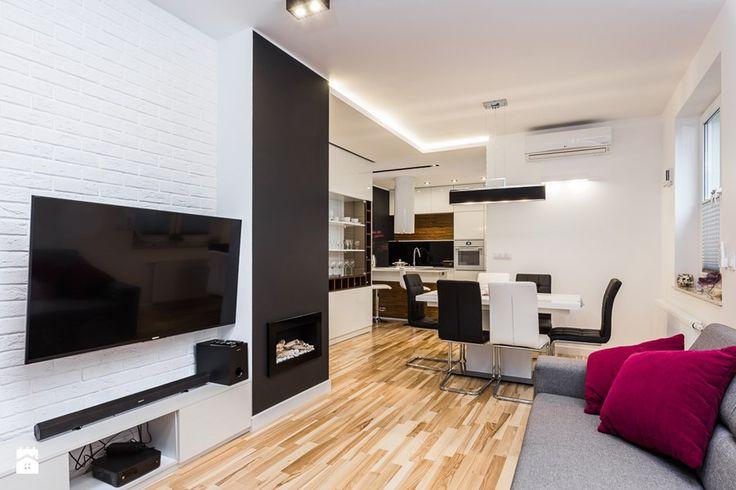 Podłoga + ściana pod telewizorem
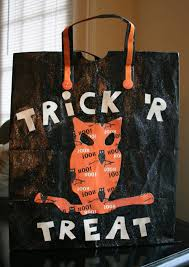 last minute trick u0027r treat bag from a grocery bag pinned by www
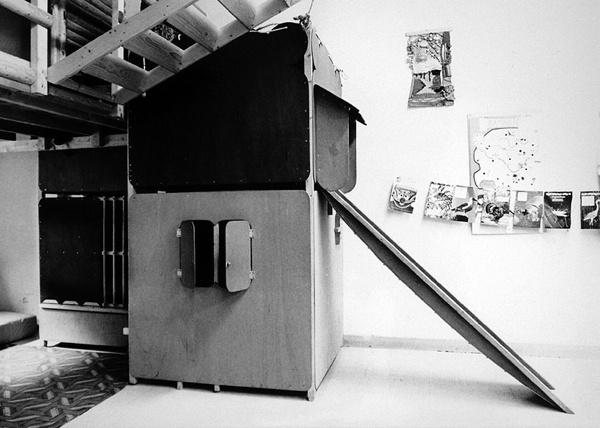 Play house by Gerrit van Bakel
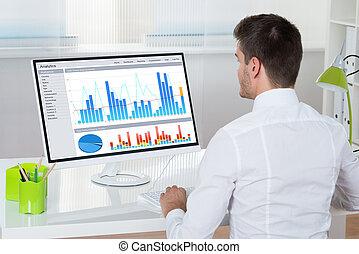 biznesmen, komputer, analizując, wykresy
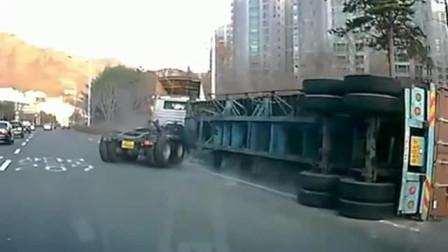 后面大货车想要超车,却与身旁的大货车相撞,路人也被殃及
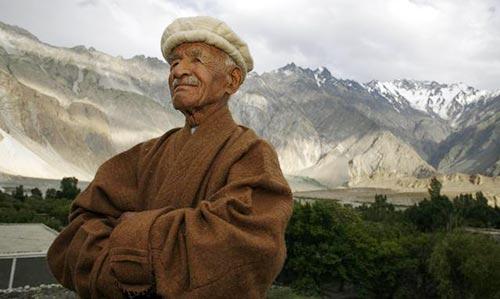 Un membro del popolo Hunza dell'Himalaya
-*-*-
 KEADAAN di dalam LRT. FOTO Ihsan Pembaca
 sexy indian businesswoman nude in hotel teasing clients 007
-*-*-
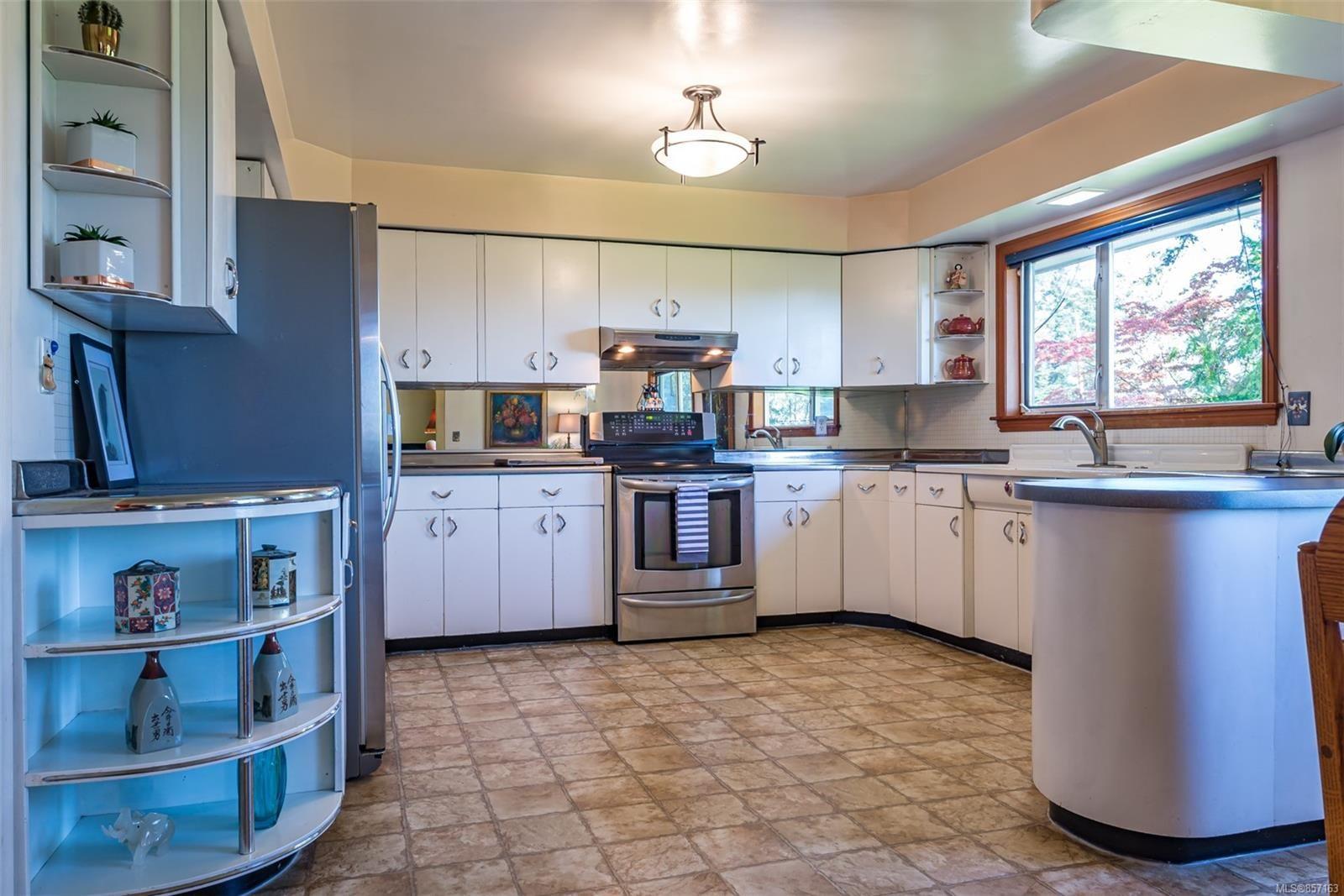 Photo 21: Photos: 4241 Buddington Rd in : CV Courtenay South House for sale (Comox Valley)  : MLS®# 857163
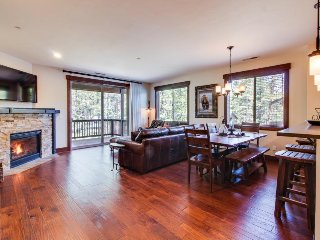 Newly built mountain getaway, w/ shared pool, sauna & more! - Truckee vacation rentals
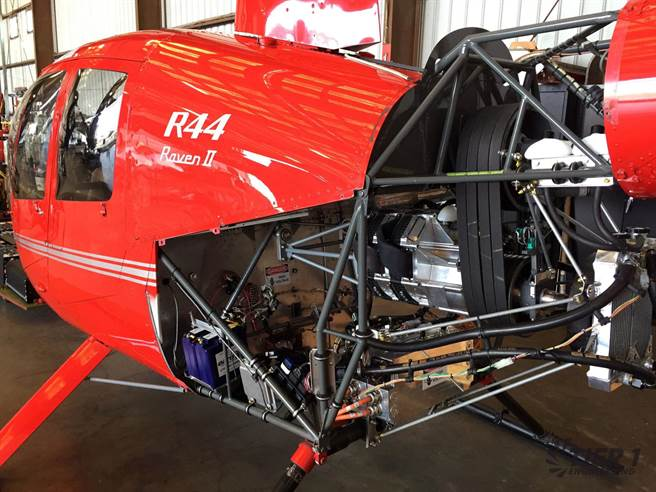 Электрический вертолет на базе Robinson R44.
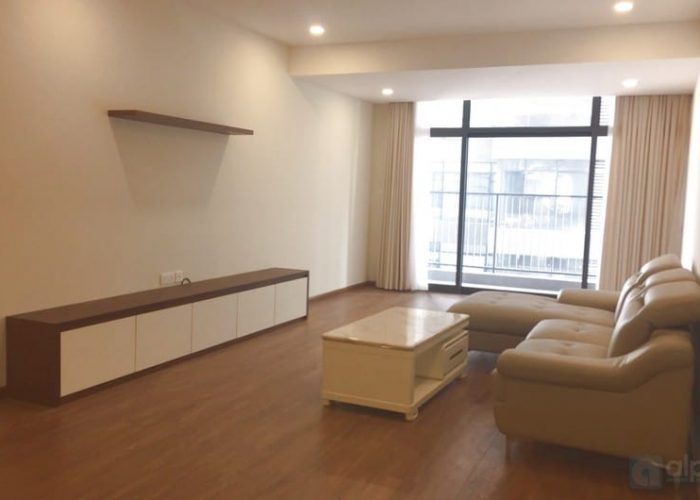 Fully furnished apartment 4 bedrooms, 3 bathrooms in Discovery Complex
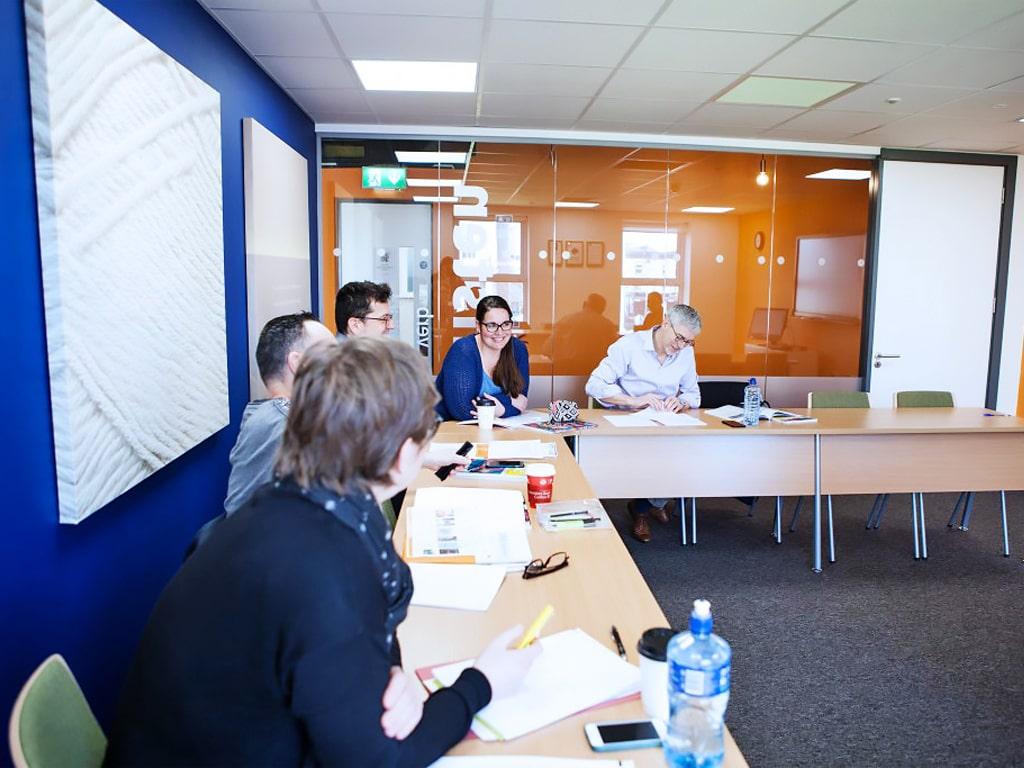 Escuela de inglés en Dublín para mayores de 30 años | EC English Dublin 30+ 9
-*-*-
▶ _What is required_:
Up in the listing, locate the line with "Play house by Gerrit van Bakel"; print it and every line after it down to the line with "Un membro del popolo Hunza dell'Himalaya", which is included too. Skip the pictures.

▶ _Completed task_:
 Play house by Gerrit van Bakel
 biznesmen, komputer, analizując, wykresy
 后面大货车想要超车,却与身旁的大货车相撞,路人也被殃及
 Un membro del popolo Hunza dell'Himalaya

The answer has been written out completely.